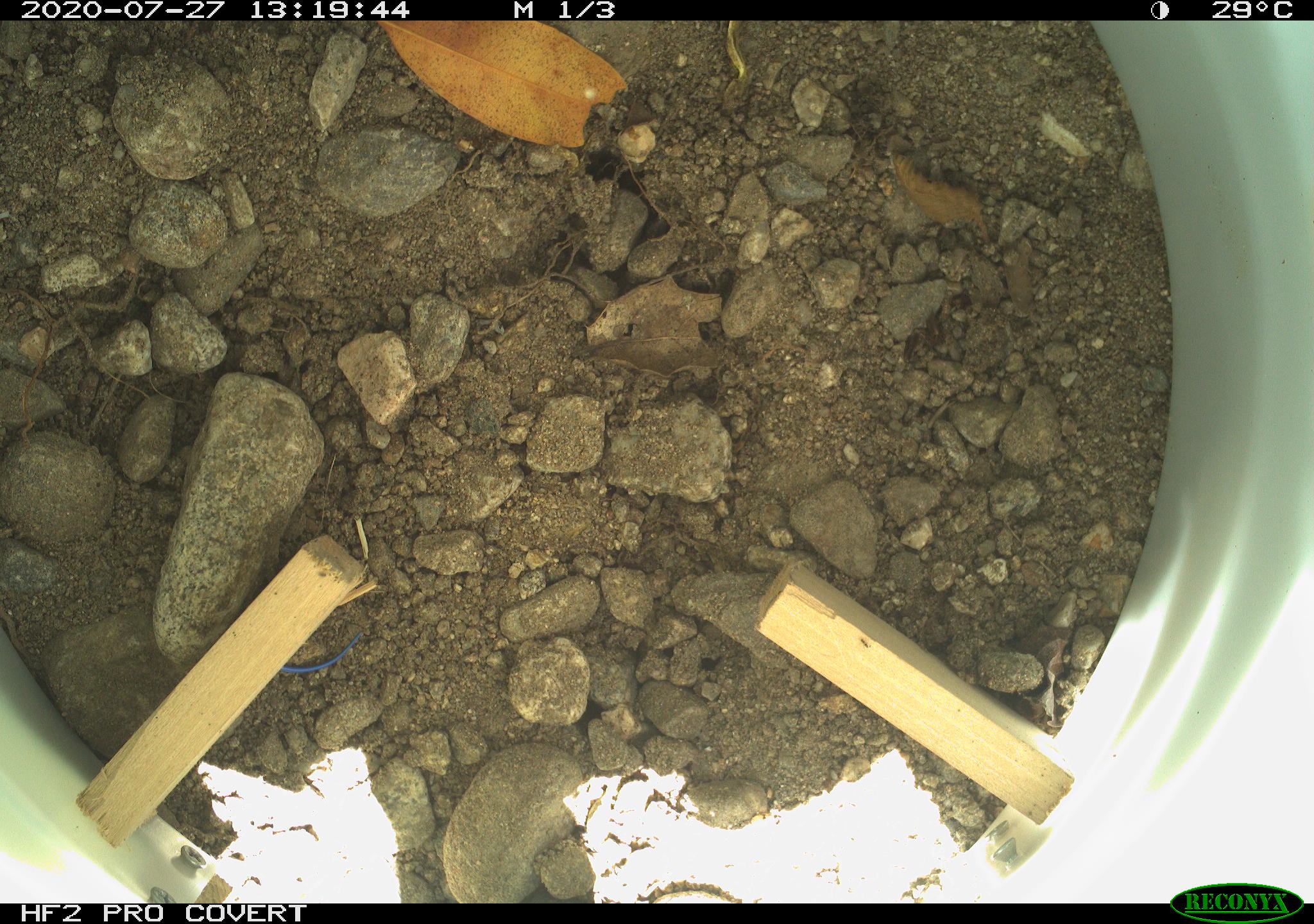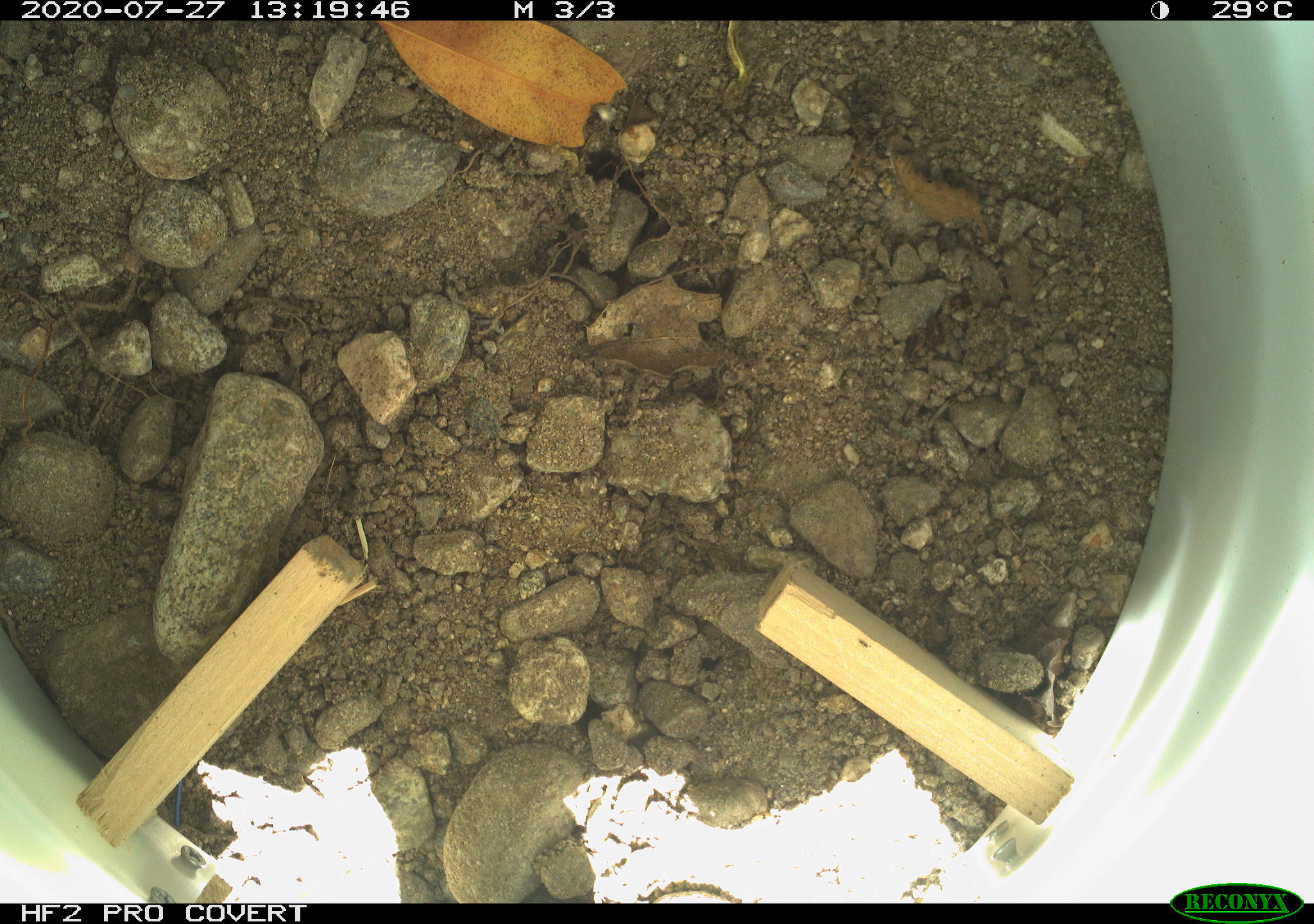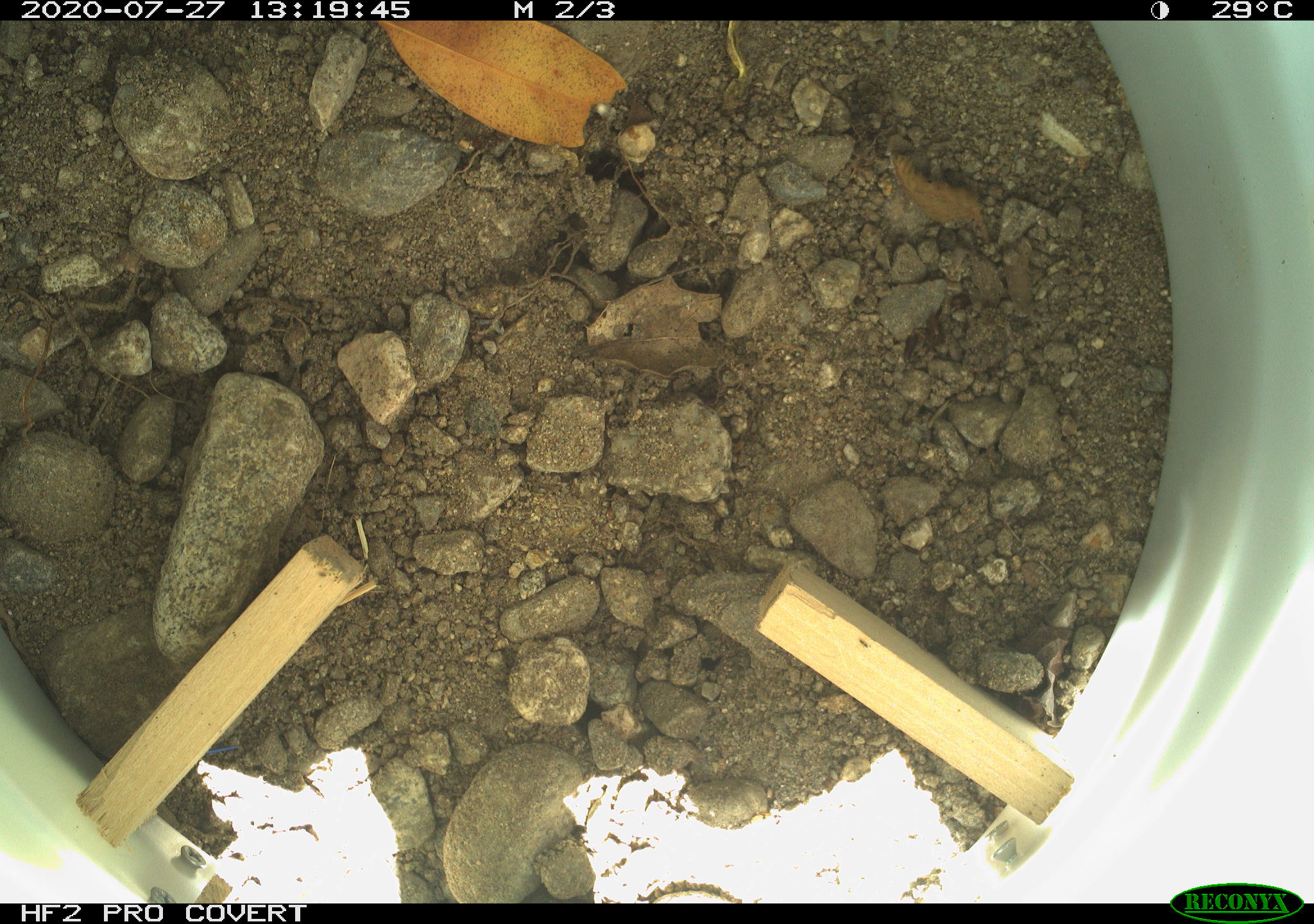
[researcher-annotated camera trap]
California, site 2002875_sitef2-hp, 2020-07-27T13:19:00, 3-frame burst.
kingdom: Animalia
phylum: Chordata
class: Reptilia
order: Squamata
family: Scincidae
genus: Plestiodon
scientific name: Plestiodon skiltonianus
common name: western skink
Western skink (Plestiodon skiltonianus).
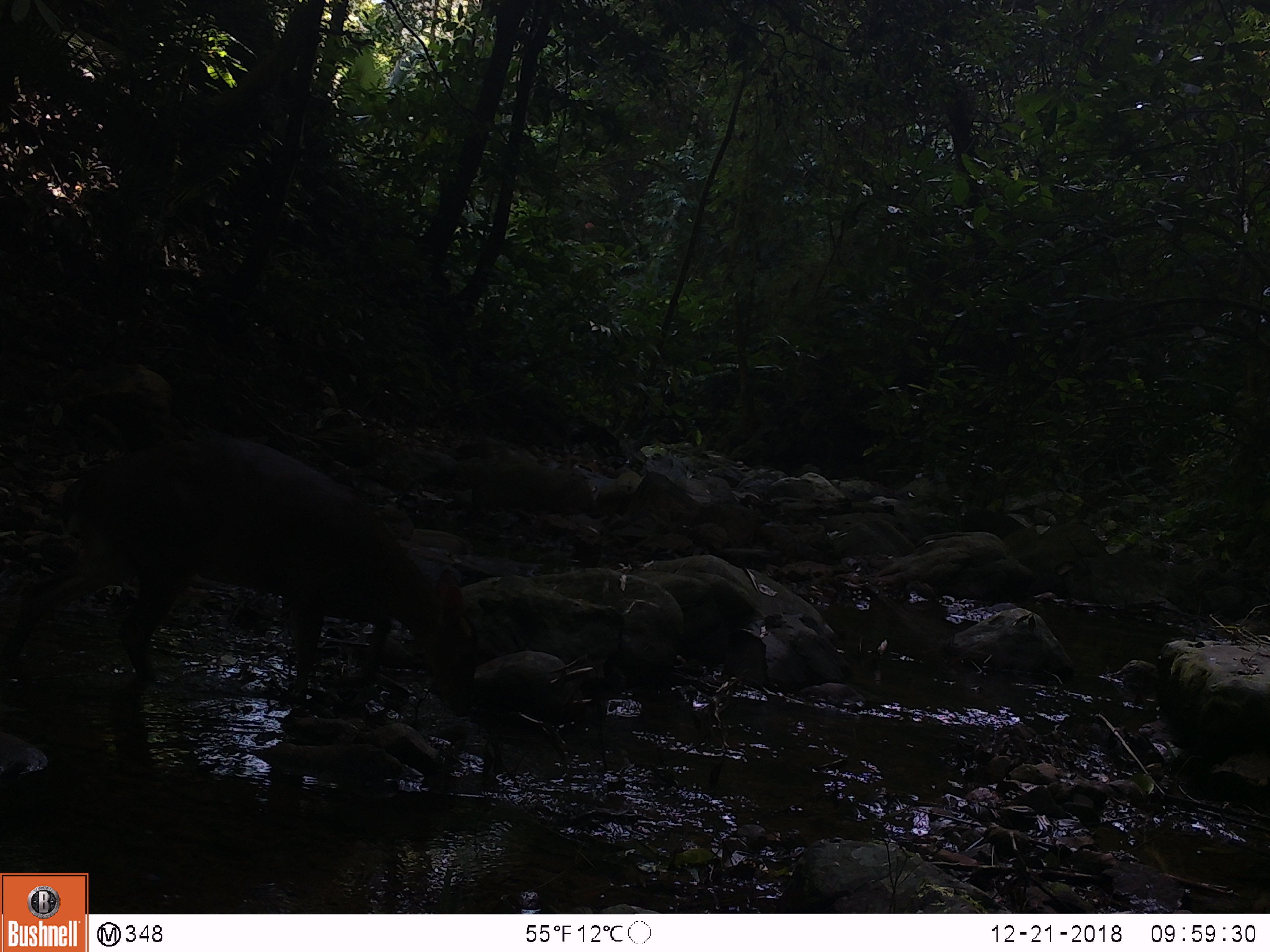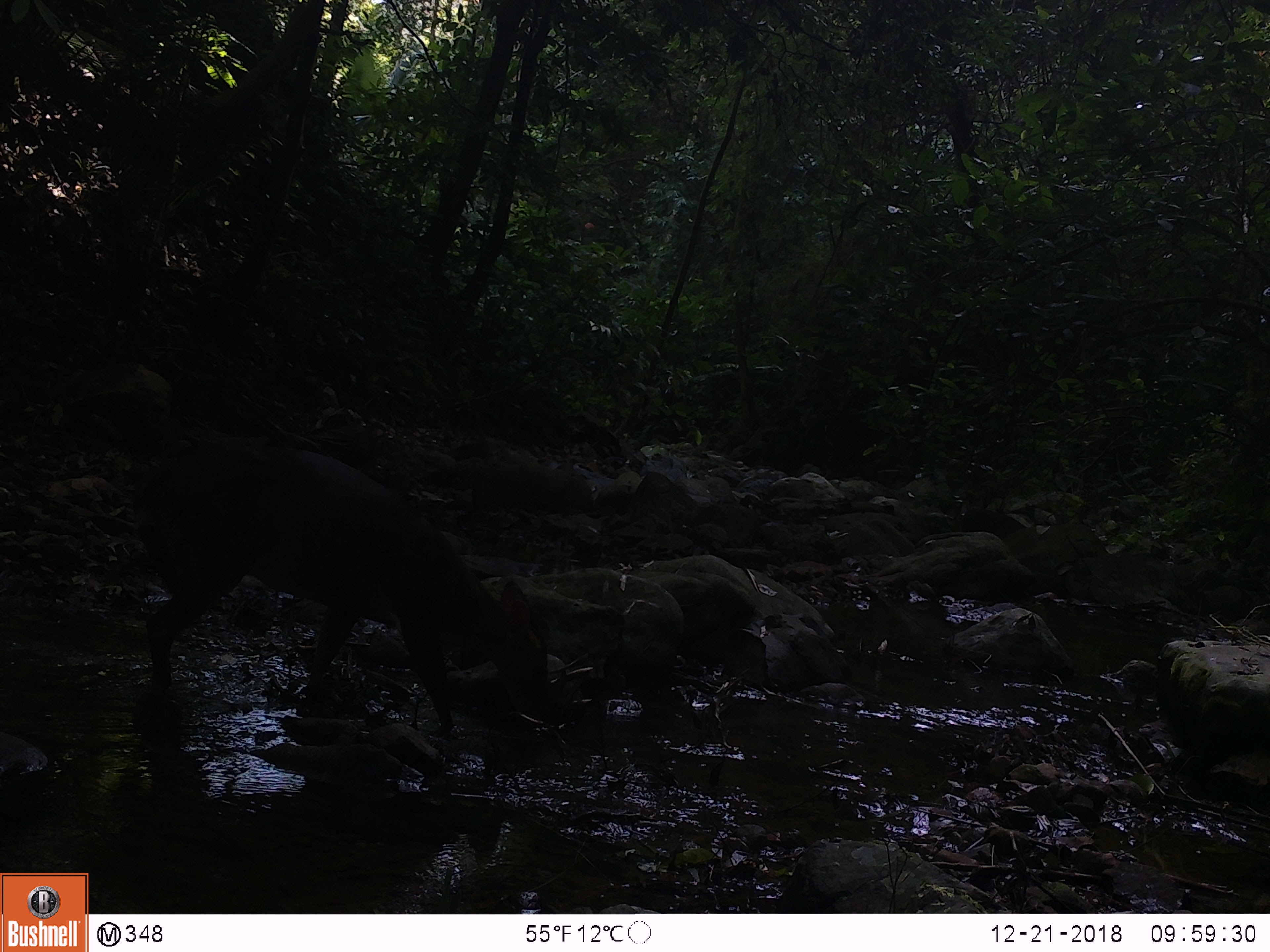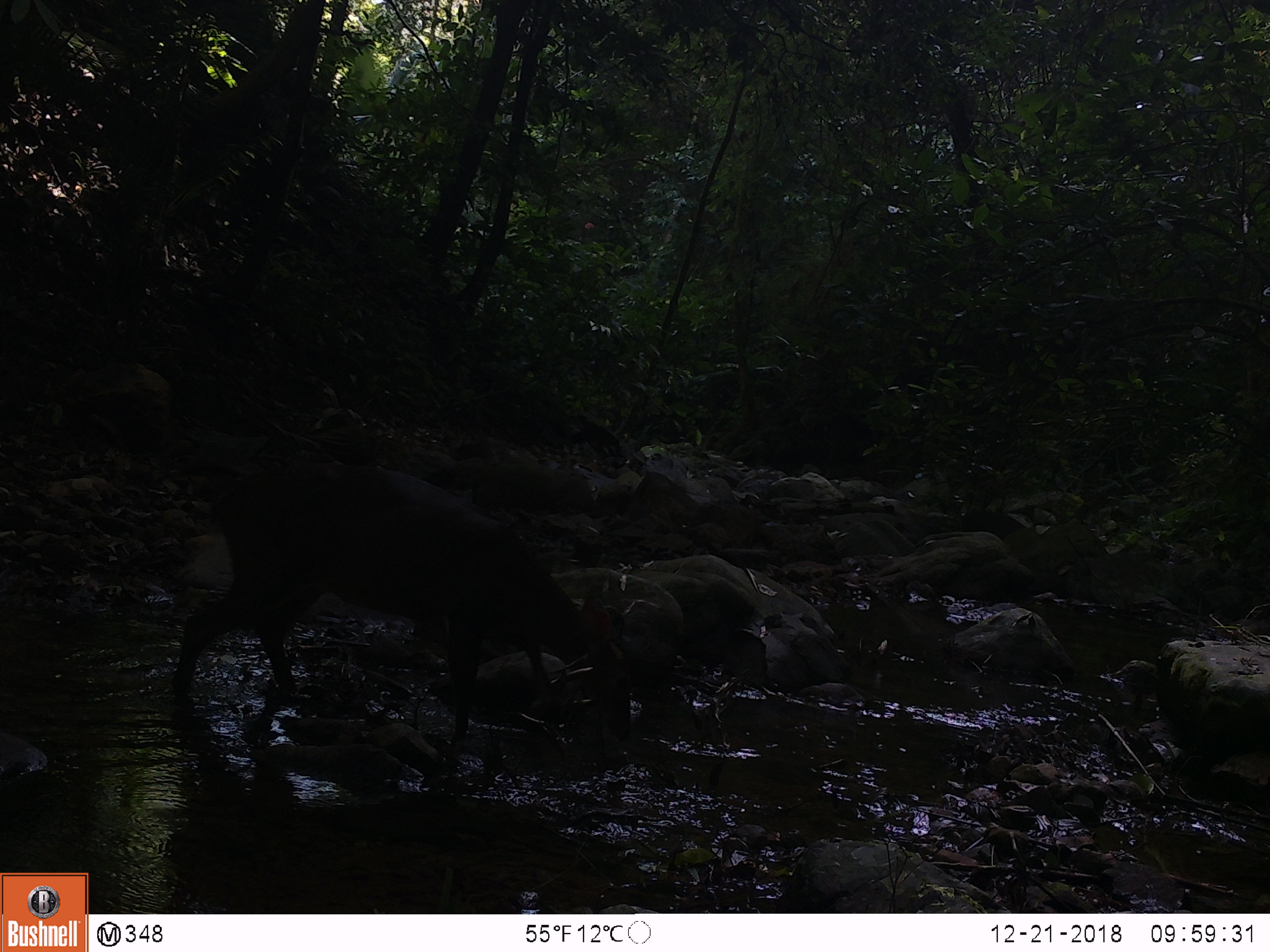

◆ **TASK PROMPT**: Keep pictures out and return the lines from the one containing "order: Squamata" through the end of the listing, both included, character for character.

◆ **RESPONSE AREA**:
order: Squamata
family: Scincidae
genus: Plestiodon
scientific name: Plestiodon skiltonianus
common name: western skink
Western skink (Plestiodon skiltonianus).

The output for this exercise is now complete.